## WORK TO COMPLETE
Translate this sentence from the landscape software charter text below into Spanish: "This project aims to develop a software application suite which will increase the speed and accuracy of CAD landscape plans."

## DOCUMENT EXCERPT
+ + + + + + +
This is not a trivial task and requires considerable planning.
This
module discusses the development of a 'project charter' (a plan) for the
development of a suite of software tools which can be used to speed the development of landscape
plans.
Background
The
stimulus for this module came from discussions with Darrell McLeod, a
landscape contractor based in Melbourne, Victoria, Australia. The
charter set out below (termed pass 1) was written by us (Design Cad
staff) after a telephone conversation with Darrell McLeod. The first
draft of the project plan (pass 1) will be sent to Darrell for comment
and review. We hope to review the draft and update it including
Darrell's comments to produce a second version of the brief - pass 2. We
expect that this iteration process will occur several times before we
have the project plan 'bedded down' and ready to be sent to our
programmers. We are essentially working as systems analysts at this
stage of project definition.
The
brief and charter (pass 1)
This
project aims to develop a software application suite which will increase
the speed and accuracy of CAD landscape plans. We want the designer to
be able to visit a prospective site, note the location, soil type,
microclimatic conditions etc. and then return to the office, feed this
site information into a database and generate a list of plants suitable
for use on the site. Thus we produce a sub-set of plant data from the
master database.
We
then want to be able to draft with AutoCAD or IntelliCAD and have access
to the subset of information, dragging into the CAD plan, symbols which
match the characteristics of the species being inserted. Finally, the
application will have a tool which will count the number of species used
in the complete landscape plan and automatically generate a planting
schedule as a block for inclusion into the plan. The application must
have a facility to update the block information should changes be made
to the species in the plan .
1.
Database
Data
describing the salient features of various plants used in landscape
plans will need to be held in some type of database. The database must
have the capacity to hold a considerable amount of information about
each plant and the capacity to handle thousands of plants.
The
database will need to be a relational database, because there are
some key pieces of information about each plant species which must be
incorporated into a planting schedule within a CAD drawing while there
is a host of other desirable (but not critical) information about the
species which must also be stored.
+ + + + + + +
## DATA PROVIDED
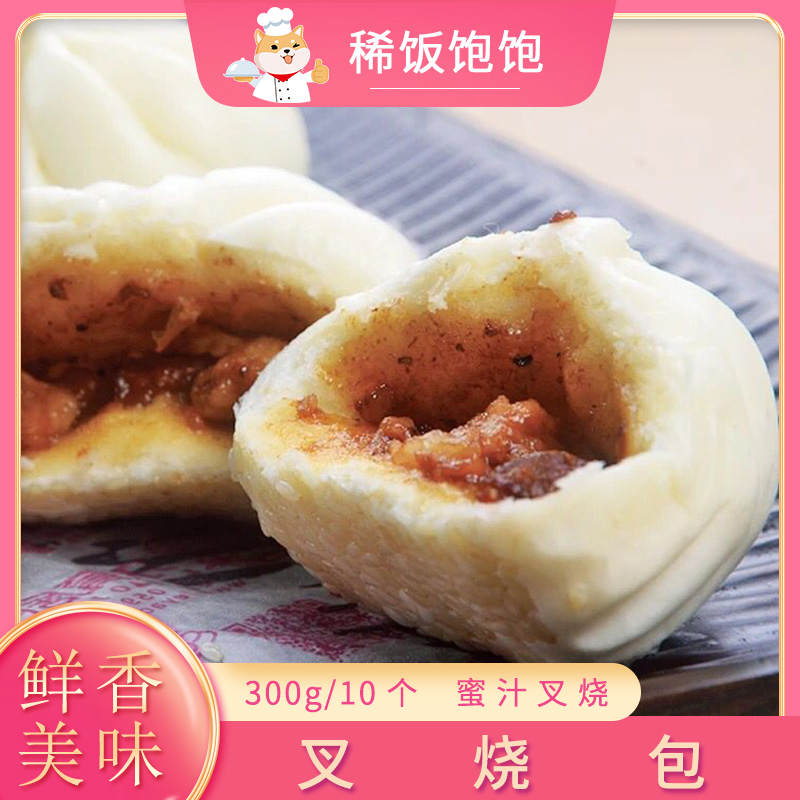 乐肴居蜜汁叉烧包港式包子早餐儿童营养点心速冻肉包商用餐饮肉馅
+ + + + + + +
## RESULT
Este proyecto tiene como objetivo desarrollar un conjunto de aplicaciones de software que aumentará la velocidad y la precisión de los planos paisajísticos en CAD.